Aldi is poised to create thousands of jobs as it confirmed a wave of new store openings following record revenues of more than £10 billion in the UK and Ireland.
The supermarket chain announced plans to open 130 more UK stores over the next two years, creating 5,000 jobs and helping it progress toward a previously declared target of 1,000 shops by 2022.
The German grocer’s network will be supported by extending its existing distribution centres in Bathgate and Darlington and creating warehouses in Kent, Derbyshire and Bedford.
Aldi’s announcement comes just weeks after competitor Tesco launched its new format Jack’s supermarkets in an attempt to take on its discount store rivals.
Investors will be awaiting news of the early performance of the first two Jack’s stores when Tesco unveils its half-year results later this week. Aldi revealed its plans to increase store numbers and expand its supply network as it reported that sales grew by 16.4 per cent in the UK and Ireland, hitting a record £10.2bn in 2017.
Its full-year operating profit rose 26 per cent to £265.9 million.
Giles Hurley, chief executive of Aldi UK and Ireland, said the supermarket’s plans for investment were proof of its “continued commitment to growing responsibly in the UK”.
“That means having a positive and lasting impact on the economies where we operate and improving the lives of British people,” he added.
“In 2020, Aldi will have been serving British shoppers for 30 years. In that time, we’ve become part of the fabric of British life. We’re proud to be reaffirming our commitment today.”
Aldi outlined plans to expand its range of British suppliers, who already account for its core range of eggs, milk, butter and fresh meat.
The supermarket said it currently spends more than £100m each week with some 1,000 local suppliers.
Aldi has become Britain’s fifth largest supermarket with 775 stores, having attracted a further 1.1 million shoppers last year.
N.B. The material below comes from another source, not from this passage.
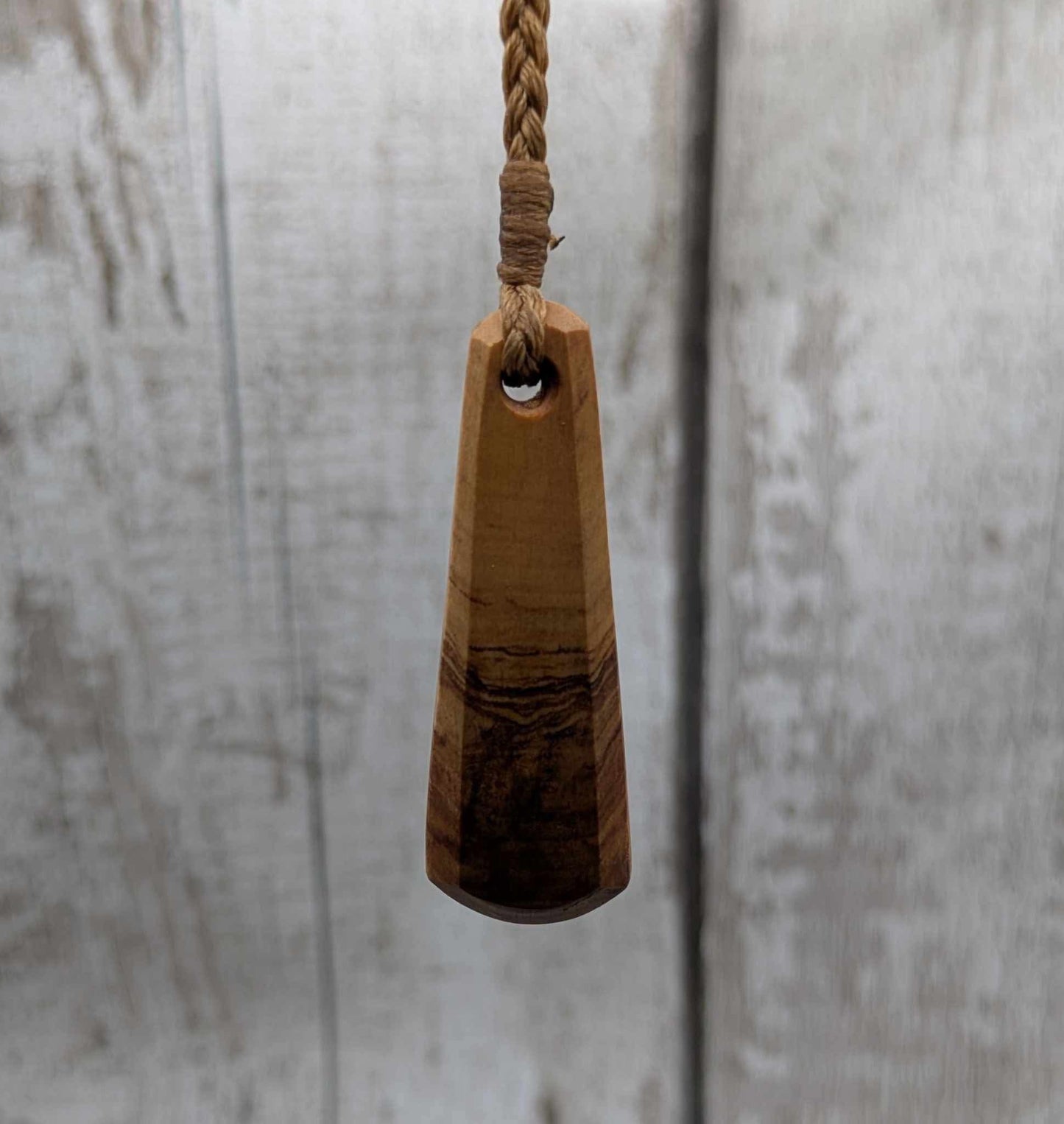 NZ Rimu wood roimata teardrop pendant.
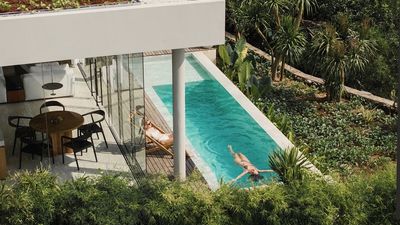 Villas offer infinity pools and Indian Ocean views.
The supermarket now accounts for 7.6 per cent of all UK grocery store spending, according to Kantar Worldpanel data.
Along with its German discounter peer Lidl, Aldi has eaten into the market share of Britain’s so-called “big four” supermarkets.
Hurley said: “Savvy customers know they can swap and save with Aldi, thanks to great quality products at lower prices.
“This is happening on a massive scale, with more than 1.1 million new customers shopping with us throughout 2017.
“While other grocers introduced more complexity into their businesses in their struggle to win back customers, we stuck to our guns and focused on doing what Aldi does best - buying smart, staying lean, improving quality and keeping prices low.”